For a time series representing the output of a stochastic process, that is, an indexed sequence of n random variables, {Xi} = {X₁,…, X_n}, with a set of values θ₁,…,θ_n, respectively, and Xiϵθ_i, the joint entropy is defined by:

H_{n} = H (X_{1}, \dots, Xn) = - \sum_{x_{i} ∈θ} \dots \sum_{x_{n} {∈θ}_{n}} p (x_{1}, \dots, x_{n}) \log p (x_{1}, \dots, x_{n})

(9)

where p(x₁,…x_n)=P{X₁=x₁,…,X_n=x_n} is the joint probability for the n variables X₁,…,X_n.

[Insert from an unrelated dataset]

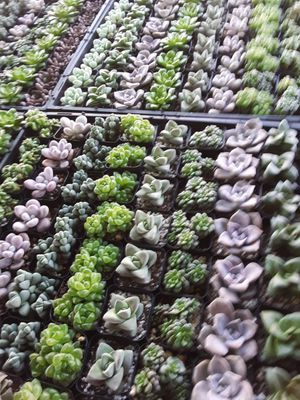 "2"" pots with succulent plants $1.50 each and $65 for tray of 64 plants for Sale in Whittier, CA"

By applying the chain rule to Equation (9), the joint entropy can be written as a summation of conditional entropies, each of which is a non-negative quantity:

H_{n} = \sum_{i = 1}^{n} H (X_{i} | X_{i - 1}, \dots, X_{1})

(10)

Therefore, it concludes that the joint entropy is an increasing function of n. The rate at which the joint entropy grows with n, i.e., the entropy rate h, is defined as:

h = \lim_{n \to \infty} \frac{H_{n}}{n}

(11)

For stationary ergodic processes, the evaluation of the rate of entropy has proved to be a very useful parameter [56–61]. The Shannon entropy was calculated from the same trajectory signals of the clusters’ centroid for both axis, X and Y, which had been used to estimate the FD shown in Figure 4.

2.7. Permutation Entropy

As Shannon entropy, permutation entropy quantifies the disorder of a system. It has shown a good ability to measure complexity for large time series and basically this method converts a time series into an ordinal patterns series where the order of relations between the present and a fixed number of equidistant past values at a given time are described [19,62].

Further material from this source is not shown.